Create a wiki page containing bug report template, as a guideline for writing bug report. Fields are optional, depending on context. @Daniel Hanrahan will create this page.

3

Handling of sensitive information such as logs and heap dumps

Need to protect IPR of commercial contributors

Will provide guidelines for what info can/cannot be shared in open source. Client-specific internal Jira ticket can be used to share artifacts, where applicable.

4

Bug reporting guidelines

A wiki page showing how to write a good bug report. Note there are many existing ones such as:
https://bugzilla.mozilla.org/page.cgi?id=bug-writing.html

Can be done as part of #2 (bug report template)

<Note. use green for closed issues, yellow for important ones if needed>

Background

It has been observed that some bugs (particularly performance-related ones) can take weeks to resolve, and often cannot be reproduced by the CPS dev team.

This proposal is to improve ways of working around bugs to reduce time spent.

Bug Reporting Template

Many bug tickets lack basic information such as what version was tested.

It is proposed that in addition to CPS FSA Template, a Bug Reporting Template be created. At a minimum, the following information should be provided:

  • Full description of the issue

  • Affected version(s)

  • Expected behaviour (what is the requirement?)

  • Actual behaviour

  • Impact - this is important for setting priority

  • Steps to reproduce - ideally a Minimal reproducible example

  • (Optional) Attached artifacts: Screenshots, Logs, Test data, etc.

  • Environment

  • Attached the corresponding IDUN Jira

There has been much confusion about the number of CM-handles the bug reporters are testing with. In many tickets, phrases such as "80k deployment" is used, but in some cases this was 6k CM-handles, and 20k for others!

  • Bug report should include how many CM-handles are registered

Performance Bugs

Performance issues are significantly more difficult to reproduce, being very sensitive the user's deployment/environment.
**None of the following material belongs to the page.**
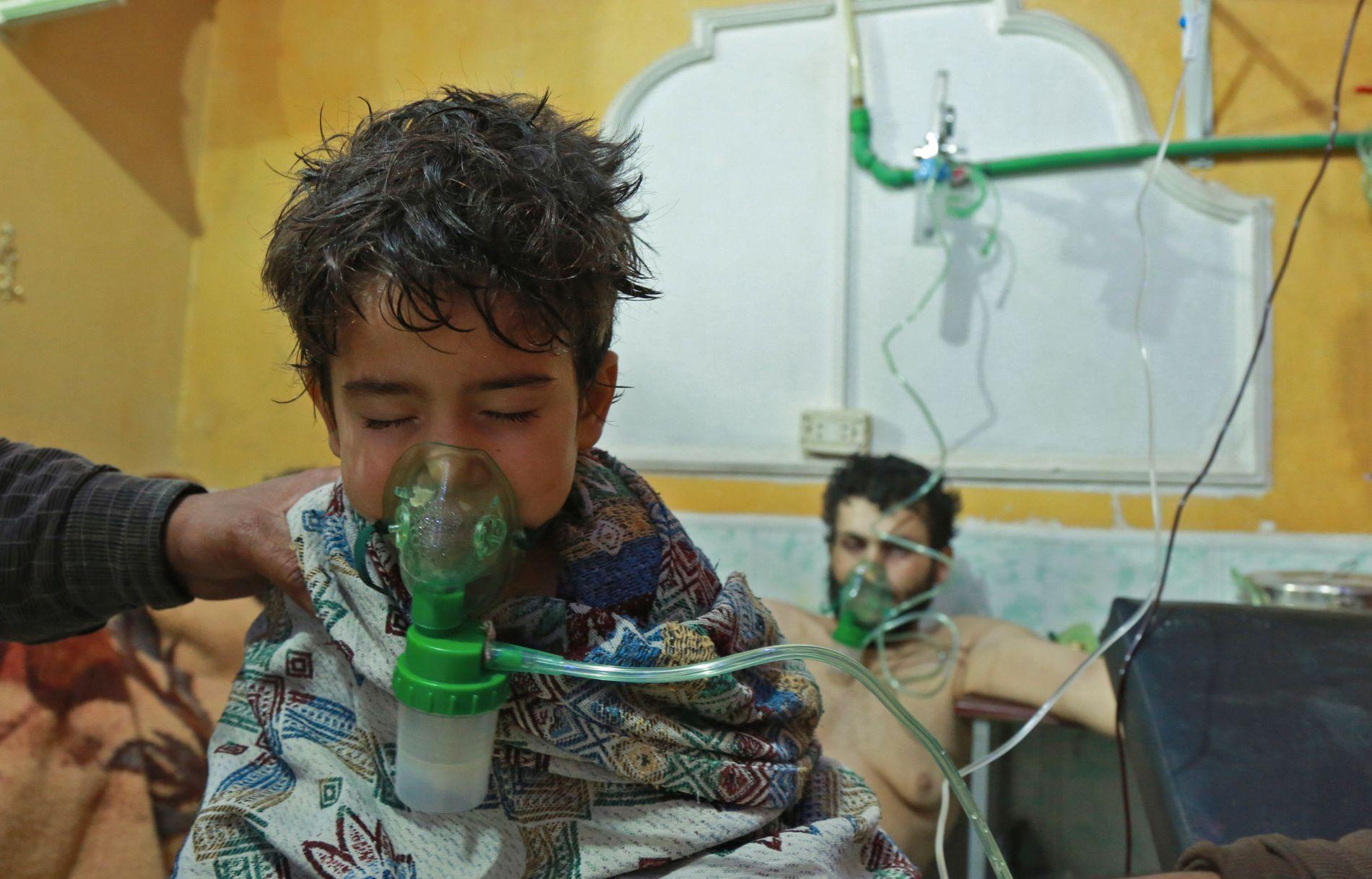 SÅRET: Dette bildet fra 25. februar viser syriske barn som blir behandlet for det som angivelig var et kjemisk angrep i al-Shifuniyah i Øst-Ghouta.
  • Environment, including available resources in the deployment (memory and CPU cores, number of application instances)

  • What is the load on the system (how many concurrent operations, etc.)?

  • Measured CPU and memory consumption

  • For Out Of Memory Errors (OOMEs): Attached heap dump - I think this should be a requirement moving forward

Client-reported bugs

Links to internal Jira tickets, Jenkins pipelines, should be provided where applicable. Logs etc. could be shared securely there.
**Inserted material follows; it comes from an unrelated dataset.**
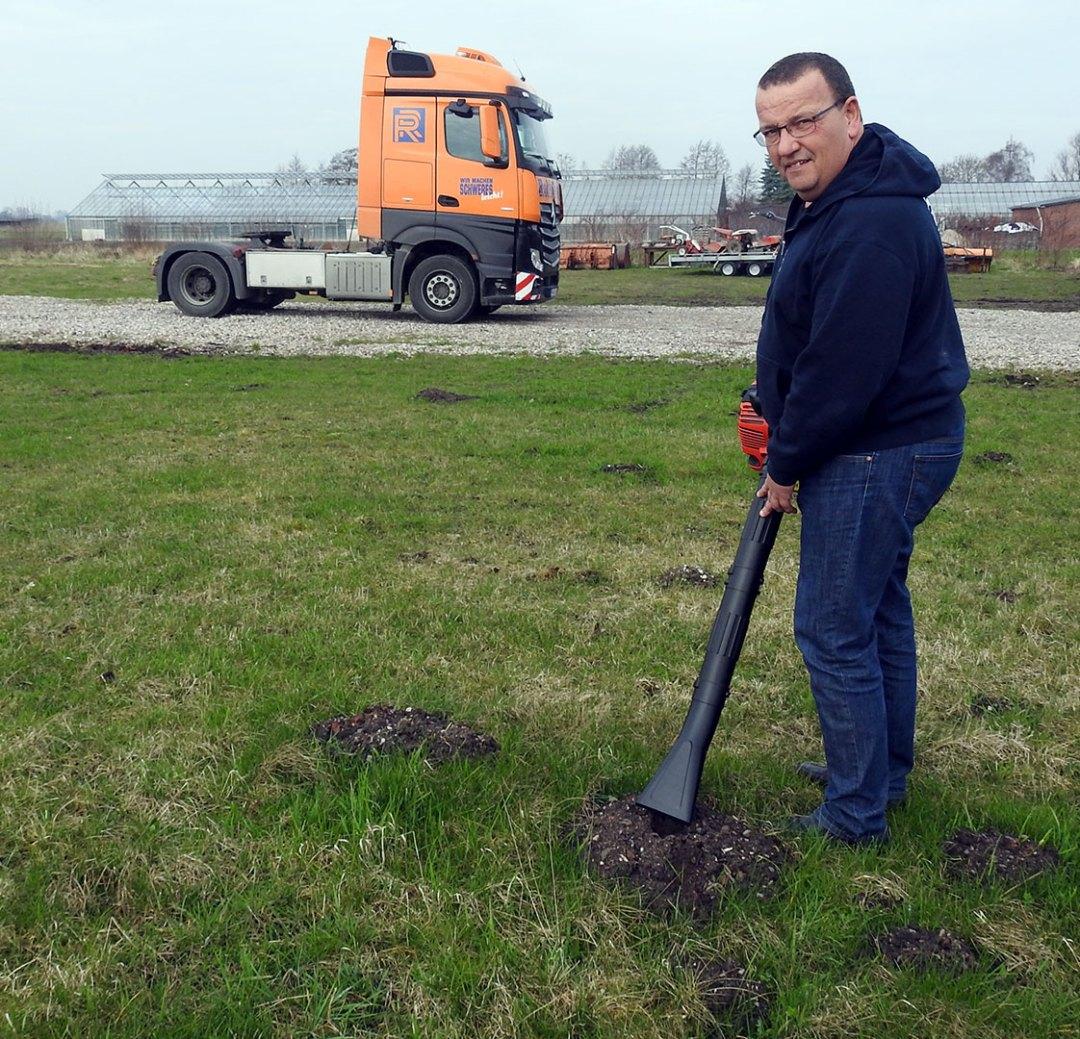 Dirk Anbergen mit dem Prototyp des Maulwurfsaugers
Acceptance Criteria for Bugs

We need to agree on reasonable criteria, e.g.

  • That CPS team has enough information to reproduce the bug

Sharing artifacts such as Logs in the Open Source

Some bugs being reported often require sharing information such as logs, heap dumps, etc. This needs to be done in a way that IPR is protected, since CPS is developed in the open source.